What you are asked to do:
Reproduce the part of the Civil War commentary below that begins at "We need not" and ends with "heritage is correct.".

Passage shown:
——

Really? You have to be a “professional historian” to know anything about American race relations between 1865 and 1955? But it is false to smear the United Daughters of the Confederacy as propagators of “white-supremacist ideology”; they were concerned with preserving the memory of their ancestors, as anyone should be. The cause of Southern independence was not coterminous with “white supremacy,” especially when one considers the white-supremacist statements of Abraham Lincoln and other pro-Union/anti-slavery Northerners. It is foolish to imagine that every leader of the North in the Civil War was motivated by humanitarian sympathy toward black people.

The history of crises that produced the Civil War is a subject I’ve studied in depth, and the simple fact is that it originated in the New England states, which had resented their loss of political influence dating back at least as far as the administration of James Madison. Go back and study the War of 1812 and the Hartford Convention, where representatives of the New England states considered secession in opposition to the “War Hawks” whom they blamed for a needless conflict with England. Virginia’s 24-year control of the presidency — Jefferson, Madison, and James Monroe — was insulting to the pride of ambitious New Englanders, and the single unpopular term of John Quincy Adams was followed by the presidency of the frontier hero Andrew Jackson. The subsequent addition of new Western territories in the Mexican War further aggrieved the New Englanders, who thereafter began to embrace abolitionism as a means of dividing the alliance of the South and West that had excluded them from power. This was the underlying political and economic cause of the repeated crises of the 1850s.

We need not “take sides” in the Civil War to see that the end of slavery could have been obtained by peaceable measures, and that it was not the avowed purpose of the North, at the outset, to wage a war to end slavery. So a nuanced and realistic view of this history does not impugn the Confederates, who saw themselves as defending basic principles that they believed had been abrogated by the North. Nor does a realistic view of that history make the end of slavery a reason for animosity, either between North and South, or between black and white Americans. Let any fair-minded person examine the history — Stanley Horn’s The Robert E. Lee Reader is a fascinating volume I recommend — and decide whether Susan Neiman’s interpretation of Southern heritage is correct.

Here we are in 2019, however, and this ancient history is being exploited by the Left to foster conflict for the sake of politics. When Susan Neiman speaks of “the backlash we are witnessing now,” she means that Trump’s presidency is an expression of “white-supremacist ideology,” when in fact it is simply a rejection of the Left’s policy agenda. To do so by comparing the Confederacy to Nazi Germany is an insult, and one I take personally, but my personal feelings as a Southerner are less important than the realization that the leftist ideology Neiman expresses is dangerous. Her dishonest smear of my ancestors is coincidental to her larger project, i.e., the destruction of our constitutional republic and its replacement with socialist tyranny. Never trust anyone who speaks ill of Robert E. Lee.

——

Input data:
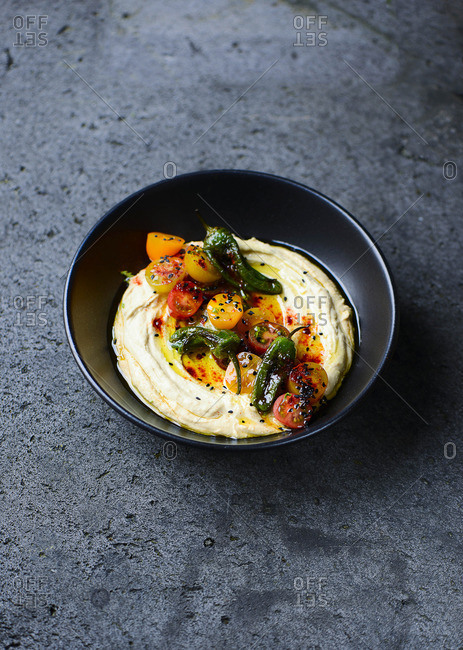 Hummus with chilli peppers and tomatoes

——

Result of this exercise:
We need not “take sides” in the Civil War to see that the end of slavery could have been obtained by peaceable measures, and that it was not the avowed purpose of the North, at the outset, to wage a war to end slavery. So a nuanced and realistic view of this history does not impugn the Confederates, who saw themselves as defending basic principles that they believed had been abrogated by the North. Nor does a realistic view of that history make the end of slavery a reason for animosity, either between North and South, or between black and white Americans. Let any fair-minded person examine the history — Stanley Horn’s The Robert E. Lee Reader is a fascinating volume I recommend — and decide whether Susan Neiman’s interpretation of Southern heritage is correct.